What else do these studies reveal?l) The Wise study found that when multifocality exists the size of the largest tumor decreases as the number of additional sites increases. After contemplating this relationship the authors were led to consider whether tumors might enlarge by accretion, "swallowing up" the surrounding smaller tumor sites, particularly in the small confines of the peripheral zones. The secondary tumors were mostly small, >.5 cm3 in 58% of the observations. (Another study found 80% of the secondary lesions < .5 cm3). Wise's follow-up results indicated that the risk of biochemical relapse, however, was related to the size and grade of the largest tumor. Their follow-up results led them to speculate that multiplicity was in some way protective since patients with multifocal disease had better outcomes than patients with solitary lesions when those patients' largest tumors were of similar size.2) The Miller study found "that tumors need not acquired either large volume or high grade before they" invade through the prostatic capsule. Among capsule invading tumors of less than 3 cm3 there was an equal division between those with Gleason sums of 2,3, and 4 and those of 5,6, and 7. Contrary to Wise (above) Miller's opinion was that multifocality adversely affected prognosis. 70% of the organ confined tumors less than 1 cm3 had a Gleason sum of 4 or less.
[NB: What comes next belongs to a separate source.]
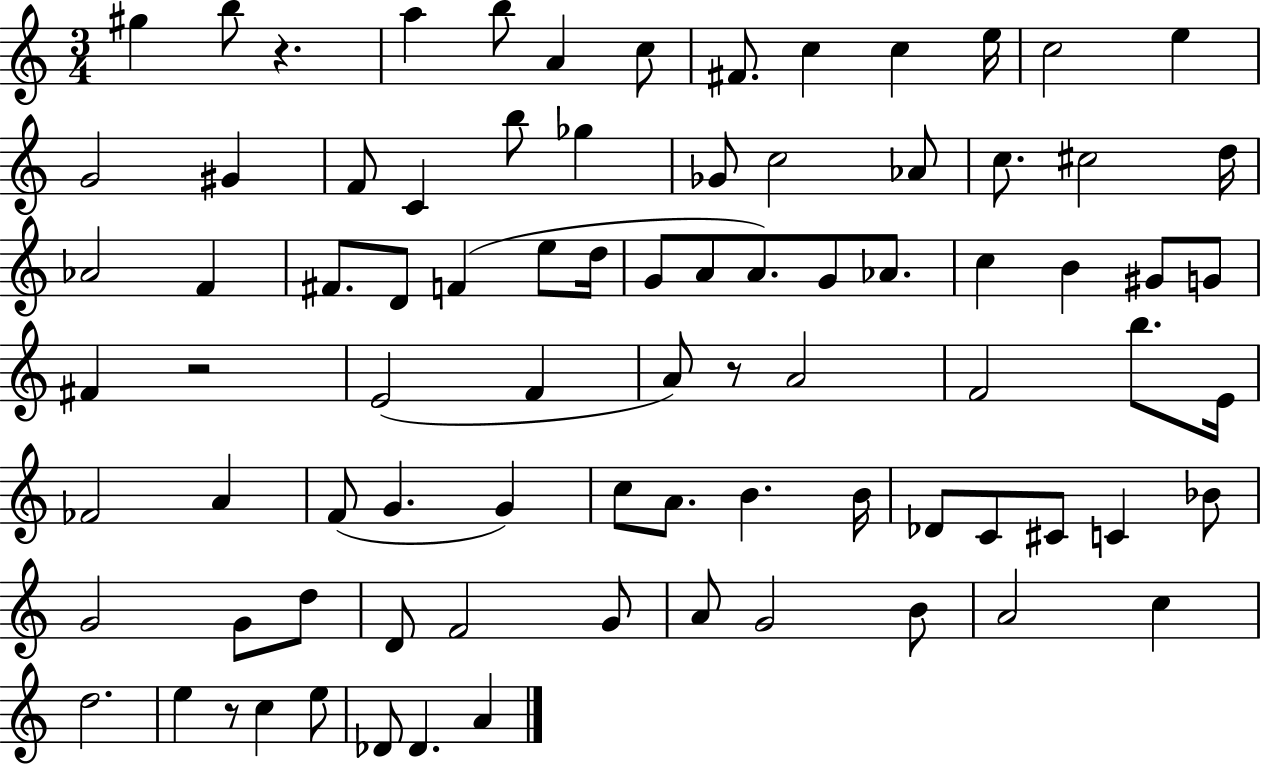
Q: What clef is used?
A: treble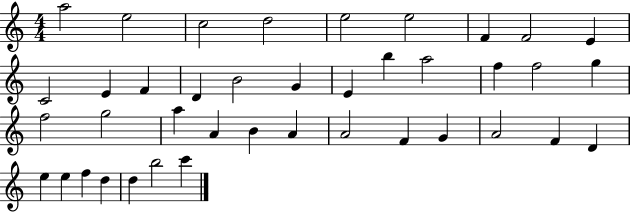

Several thoughts arise from the fact of frequent multifocality. Considering the relatively small size of a biopsy specimen, sampling error is lessened by more probes into a potentially multifocal tumor field. Currently there is a worthwhile effort to try to relate the risk of treatment failure to the "number of positive biopsy cores", but the randomness of hitting or missing additional tumor sites will challenge the statistical strength of this association. (Dr. Kattan is currently attempting to include this factor in the Partin Tables). A study by Mazal (Eur Urol, 2001, June) addressed the issue of spacial distribution of multiple prostate cancers. Prostatectomy specimens from men whose initial biopsies were negative revealed biopsy-undetected tumor most frequently in the apical region (p<0.001) and the the dorsal region (p<0.01).

Ruijter (J Pathol 1996 Nov, and 1999 July) probed the issue of multifocality deeper by studying the histological relationship among a prostate's various tumors. In the 1996 study whole mount prostatectomy specimens for 61 T2 prostate cancers were mapped for histological grade heterogeneity and tumor multifocality. Multiple tumors occurred in 72% and only 16% showed a single histologic grade. Extracapsular invasion was often associated with tumors of small volume and low histological grade. Variability of histological grade was directly proportional to the total tumor volume. The 1999 study attempted to further the analysis by using sophisticated molecular biological techniques to examine for clonal concordance among tumors. This proved to be a very challenging effort. Some individual tumors contained several distinct clones, and among tumors in a single prostate specimen the various tumor sites often showed a mixture of clonal similarity and difference. Their conclusion was that "no clear evidence was obtained for either a clonal or a non-clonal origin of multiple lesions in a given prostate".

Since there is strong support for the hypotheses that high-grade prostatic intraepithelial neoplasia (HGPIN) is a precursor to cancer, it's possible that the study of this lesion may provide clues to the "first three minutes" of the genesis of small emerging galaxies of early cancer in the multi-billion cell universe of the prostate gland. Bostwick, by studying chromosome regularity (karyometry) among the nuclei of a single HGPIN lesion found evidence that even at this stage there were differences in chromosome numbers. A Spanish researcher compared chromosome features between HGPIN and PC in a single prostate and found that in 75% the two lesions shared abnormalities of chromosome 7 and 8, common know abnormalities. And to make the analysis even more complicated an Italian pathologist found nuclear abnormalities in normal-looking cells adjacent to and distant from sites of HGPIN and PC.
Bottom Line: Application of advanced analytic techniques to the study of tumor multifocality will move us closer to an understanding the genesis of prostate cancer.